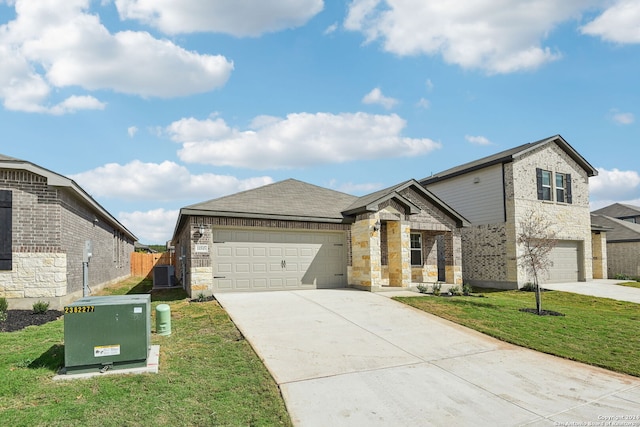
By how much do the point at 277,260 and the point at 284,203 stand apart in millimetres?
2369

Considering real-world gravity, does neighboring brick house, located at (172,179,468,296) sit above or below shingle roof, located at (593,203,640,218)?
below

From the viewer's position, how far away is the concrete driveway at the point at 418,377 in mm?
5008

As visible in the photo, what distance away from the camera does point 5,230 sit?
10.7m

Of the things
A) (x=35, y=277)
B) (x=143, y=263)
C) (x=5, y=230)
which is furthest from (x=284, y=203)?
(x=143, y=263)

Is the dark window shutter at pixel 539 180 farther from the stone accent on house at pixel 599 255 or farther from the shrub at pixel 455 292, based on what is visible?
the shrub at pixel 455 292

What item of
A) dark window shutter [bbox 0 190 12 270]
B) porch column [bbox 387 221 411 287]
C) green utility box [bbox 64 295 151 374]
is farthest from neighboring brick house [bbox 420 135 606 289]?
dark window shutter [bbox 0 190 12 270]

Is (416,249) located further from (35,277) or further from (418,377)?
(35,277)

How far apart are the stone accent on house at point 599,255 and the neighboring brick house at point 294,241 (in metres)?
15.3

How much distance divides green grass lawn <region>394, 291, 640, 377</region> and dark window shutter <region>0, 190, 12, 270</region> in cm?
1145

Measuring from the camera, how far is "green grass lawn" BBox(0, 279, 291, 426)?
15.0ft

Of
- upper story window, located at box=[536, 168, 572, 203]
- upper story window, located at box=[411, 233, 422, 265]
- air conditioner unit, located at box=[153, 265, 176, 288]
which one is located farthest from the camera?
upper story window, located at box=[536, 168, 572, 203]

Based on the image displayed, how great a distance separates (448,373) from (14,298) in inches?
447

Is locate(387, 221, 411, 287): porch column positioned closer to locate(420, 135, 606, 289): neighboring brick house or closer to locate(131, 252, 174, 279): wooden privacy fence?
locate(420, 135, 606, 289): neighboring brick house

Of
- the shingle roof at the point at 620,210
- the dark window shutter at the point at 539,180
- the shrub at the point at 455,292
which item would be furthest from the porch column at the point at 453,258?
the shingle roof at the point at 620,210
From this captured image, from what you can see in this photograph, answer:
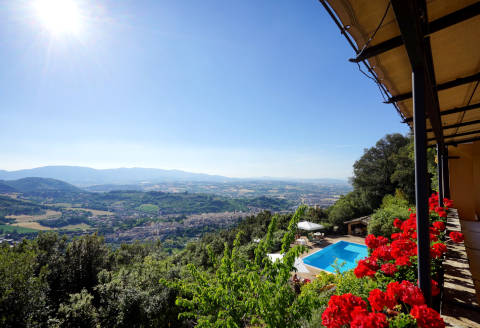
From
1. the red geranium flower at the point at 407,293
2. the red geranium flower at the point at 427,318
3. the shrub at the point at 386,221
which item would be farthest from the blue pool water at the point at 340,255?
the red geranium flower at the point at 427,318

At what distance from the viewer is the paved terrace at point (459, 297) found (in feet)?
5.21

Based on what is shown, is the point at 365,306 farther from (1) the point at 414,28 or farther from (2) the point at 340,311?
(1) the point at 414,28

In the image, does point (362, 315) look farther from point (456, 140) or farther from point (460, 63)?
point (456, 140)

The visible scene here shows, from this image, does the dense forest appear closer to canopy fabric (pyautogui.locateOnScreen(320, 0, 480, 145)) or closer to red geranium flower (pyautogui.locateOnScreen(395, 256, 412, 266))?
red geranium flower (pyautogui.locateOnScreen(395, 256, 412, 266))

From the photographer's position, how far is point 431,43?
65.0 inches

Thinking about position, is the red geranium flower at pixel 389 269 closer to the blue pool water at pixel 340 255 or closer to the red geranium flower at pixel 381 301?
the red geranium flower at pixel 381 301

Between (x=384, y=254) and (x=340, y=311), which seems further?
(x=384, y=254)

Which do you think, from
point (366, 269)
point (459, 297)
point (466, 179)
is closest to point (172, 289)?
point (366, 269)

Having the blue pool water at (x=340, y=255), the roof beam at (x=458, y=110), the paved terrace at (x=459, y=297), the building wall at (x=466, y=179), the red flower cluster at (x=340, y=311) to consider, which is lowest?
the blue pool water at (x=340, y=255)

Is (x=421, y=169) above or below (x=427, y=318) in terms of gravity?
above

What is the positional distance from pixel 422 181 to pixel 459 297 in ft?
4.57

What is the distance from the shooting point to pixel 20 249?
884 cm

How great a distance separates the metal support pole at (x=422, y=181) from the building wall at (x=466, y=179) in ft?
25.1

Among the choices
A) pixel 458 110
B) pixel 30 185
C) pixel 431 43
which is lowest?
pixel 30 185
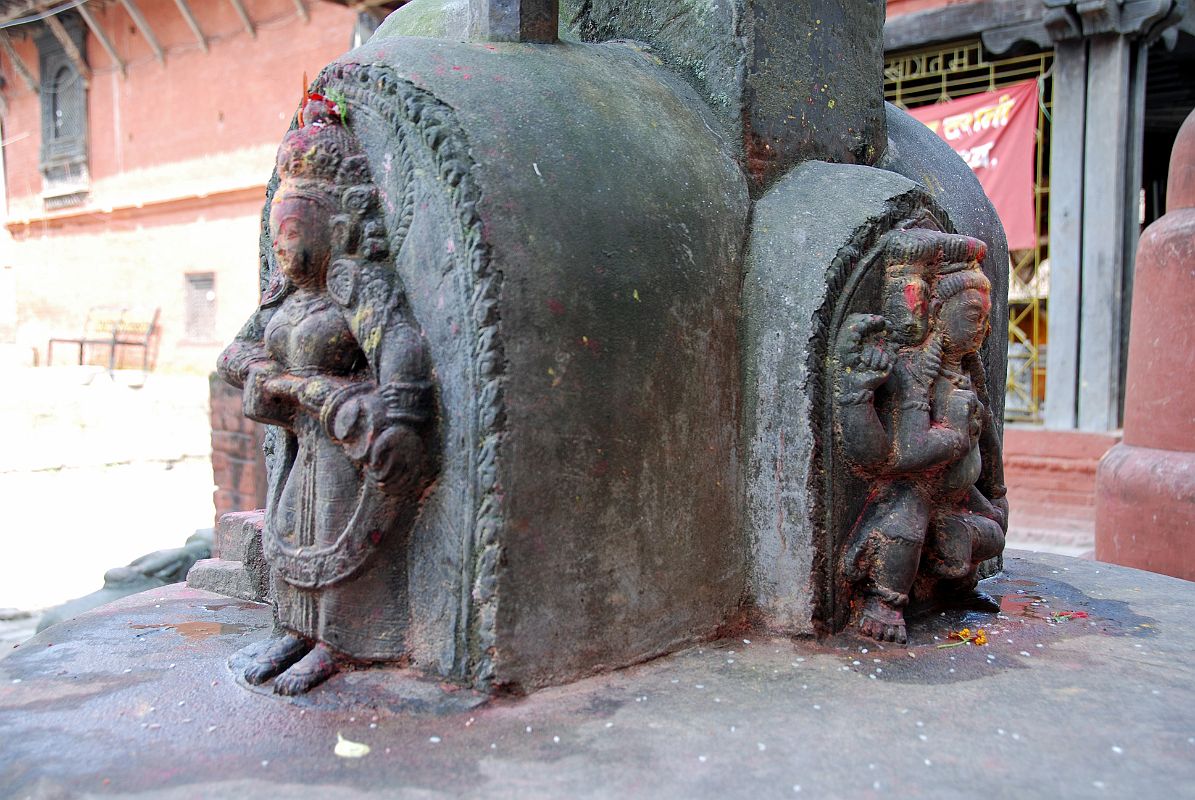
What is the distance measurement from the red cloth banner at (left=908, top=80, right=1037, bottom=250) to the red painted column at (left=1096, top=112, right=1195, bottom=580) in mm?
2944

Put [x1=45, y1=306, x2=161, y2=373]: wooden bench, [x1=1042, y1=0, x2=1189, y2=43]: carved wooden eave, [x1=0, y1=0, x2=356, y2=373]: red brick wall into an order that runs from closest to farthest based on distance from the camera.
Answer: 1. [x1=1042, y1=0, x2=1189, y2=43]: carved wooden eave
2. [x1=0, y1=0, x2=356, y2=373]: red brick wall
3. [x1=45, y1=306, x2=161, y2=373]: wooden bench

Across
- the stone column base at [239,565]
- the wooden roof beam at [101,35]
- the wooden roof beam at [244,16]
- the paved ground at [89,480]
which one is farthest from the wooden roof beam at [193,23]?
the stone column base at [239,565]

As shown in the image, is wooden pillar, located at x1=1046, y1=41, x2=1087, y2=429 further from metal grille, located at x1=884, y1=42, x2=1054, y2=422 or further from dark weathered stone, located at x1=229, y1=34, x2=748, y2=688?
dark weathered stone, located at x1=229, y1=34, x2=748, y2=688

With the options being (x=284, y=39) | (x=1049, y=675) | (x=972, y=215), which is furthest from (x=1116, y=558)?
(x=284, y=39)

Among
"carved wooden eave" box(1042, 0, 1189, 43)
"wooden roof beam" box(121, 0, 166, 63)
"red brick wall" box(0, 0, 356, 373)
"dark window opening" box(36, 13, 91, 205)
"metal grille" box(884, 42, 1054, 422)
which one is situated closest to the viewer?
"carved wooden eave" box(1042, 0, 1189, 43)

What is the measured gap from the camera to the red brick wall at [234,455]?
516 centimetres

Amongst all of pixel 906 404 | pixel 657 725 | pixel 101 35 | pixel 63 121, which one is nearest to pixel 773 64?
pixel 906 404

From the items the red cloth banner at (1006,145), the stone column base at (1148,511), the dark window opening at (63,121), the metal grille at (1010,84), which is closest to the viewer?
the stone column base at (1148,511)

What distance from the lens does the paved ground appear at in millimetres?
6195

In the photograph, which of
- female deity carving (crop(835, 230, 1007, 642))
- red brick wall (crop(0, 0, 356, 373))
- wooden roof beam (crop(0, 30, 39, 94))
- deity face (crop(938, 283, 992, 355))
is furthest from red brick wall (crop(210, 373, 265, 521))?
wooden roof beam (crop(0, 30, 39, 94))

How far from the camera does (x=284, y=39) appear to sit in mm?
12883

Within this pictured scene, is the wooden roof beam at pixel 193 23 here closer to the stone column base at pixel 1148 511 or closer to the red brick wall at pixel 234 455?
the red brick wall at pixel 234 455

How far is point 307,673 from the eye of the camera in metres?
1.96

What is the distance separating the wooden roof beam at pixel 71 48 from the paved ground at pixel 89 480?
20.9 feet
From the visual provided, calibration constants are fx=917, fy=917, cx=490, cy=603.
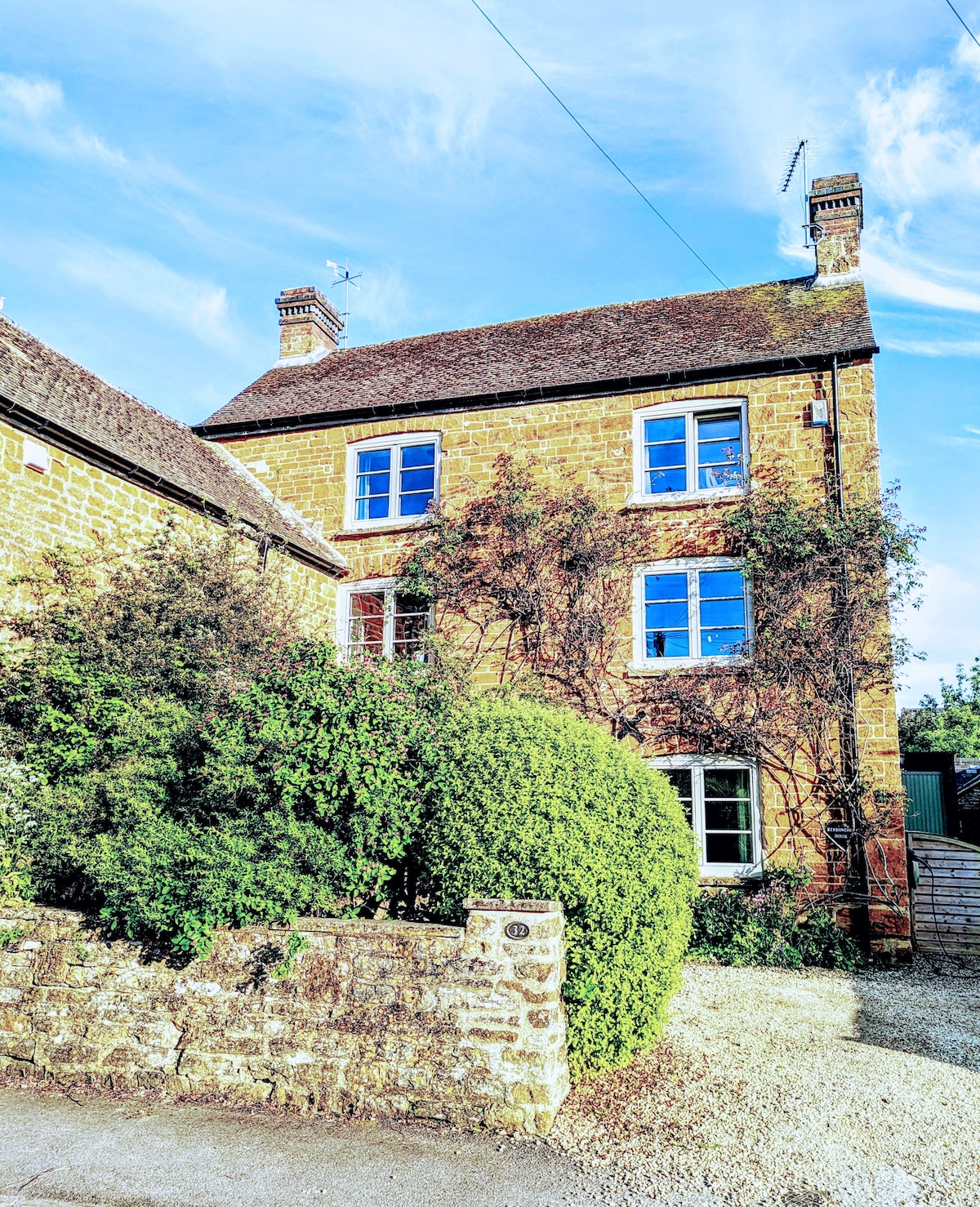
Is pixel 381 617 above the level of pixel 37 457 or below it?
below

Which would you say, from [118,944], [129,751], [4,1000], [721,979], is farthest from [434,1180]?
[721,979]

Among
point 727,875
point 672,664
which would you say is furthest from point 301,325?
point 727,875

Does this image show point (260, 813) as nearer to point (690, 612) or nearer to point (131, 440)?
point (131, 440)

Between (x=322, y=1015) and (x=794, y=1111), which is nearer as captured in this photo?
(x=322, y=1015)

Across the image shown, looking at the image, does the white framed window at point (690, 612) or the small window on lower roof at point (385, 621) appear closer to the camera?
the white framed window at point (690, 612)

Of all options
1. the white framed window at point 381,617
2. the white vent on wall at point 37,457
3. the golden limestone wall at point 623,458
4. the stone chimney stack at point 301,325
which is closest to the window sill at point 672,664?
the golden limestone wall at point 623,458

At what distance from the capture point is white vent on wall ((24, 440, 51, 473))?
10.3 metres

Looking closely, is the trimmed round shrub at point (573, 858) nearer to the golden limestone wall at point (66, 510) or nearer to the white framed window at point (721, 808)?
the white framed window at point (721, 808)

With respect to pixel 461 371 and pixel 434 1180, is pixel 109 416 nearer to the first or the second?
pixel 461 371

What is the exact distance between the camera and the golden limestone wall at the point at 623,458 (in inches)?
477

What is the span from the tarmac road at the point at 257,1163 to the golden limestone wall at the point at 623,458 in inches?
Answer: 317

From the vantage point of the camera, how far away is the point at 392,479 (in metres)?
15.5

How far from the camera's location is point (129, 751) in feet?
23.6

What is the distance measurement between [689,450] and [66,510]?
8.73 meters
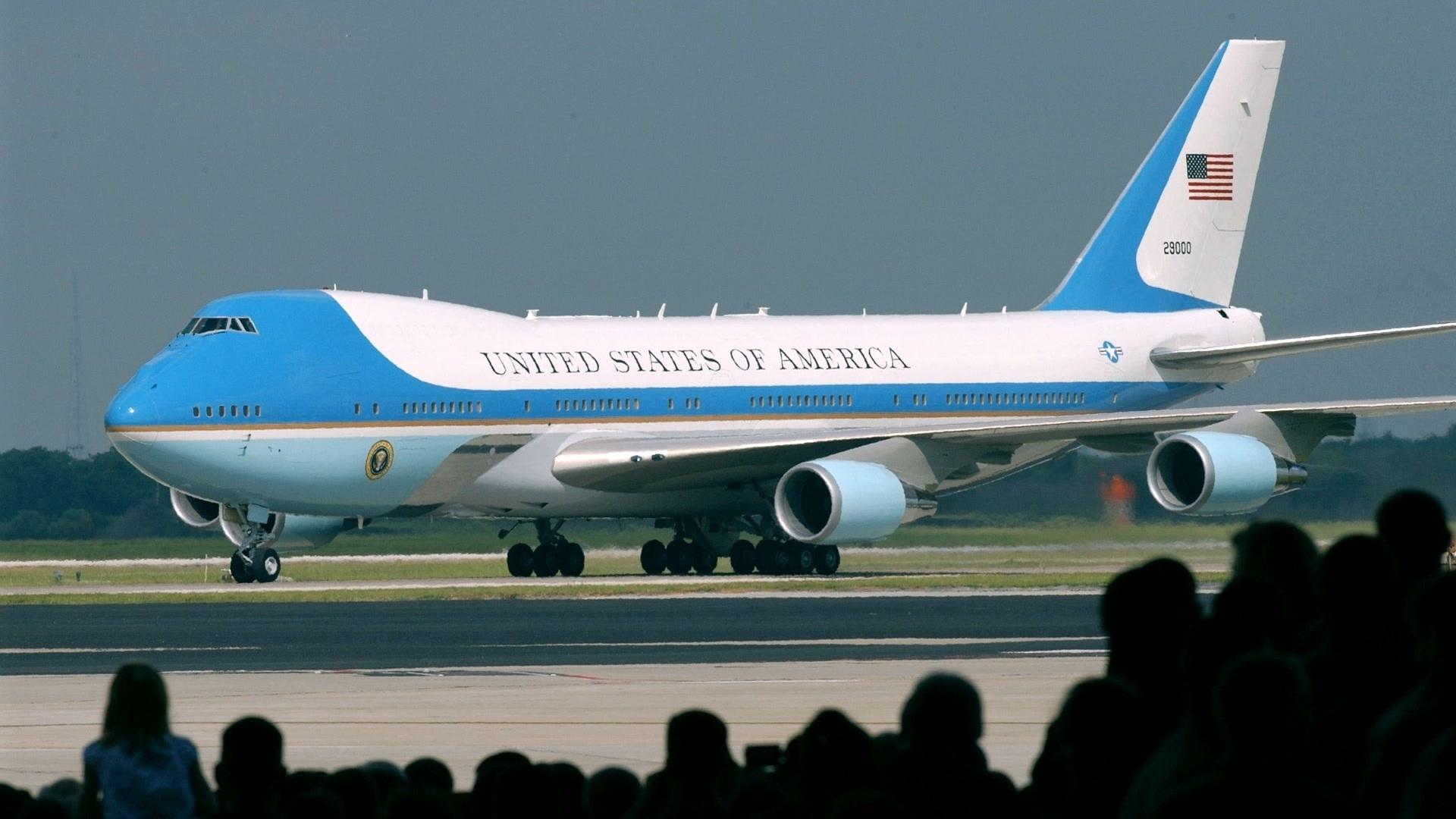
________________________________________
◆ **Work instructions**: Please put the lines running from the one that contains "The visible scene" through the one that contains "65.0 inches", both included, into a JSON list of strings with one string per line and blank lines left out.

◆ **Exercise response**:
[
  "The visible scene here shows, from this image, does the dense forest appear closer to canopy fabric (pyautogui.locateOnScreen(320, 0, 480, 145)) or closer to red geranium flower (pyautogui.locateOnScreen(395, 256, 412, 266))?",
  "red geranium flower (pyautogui.locateOnScreen(395, 256, 412, 266))",
  "From the photographer's position, how far is point 431,43?",
  "65.0 inches"
]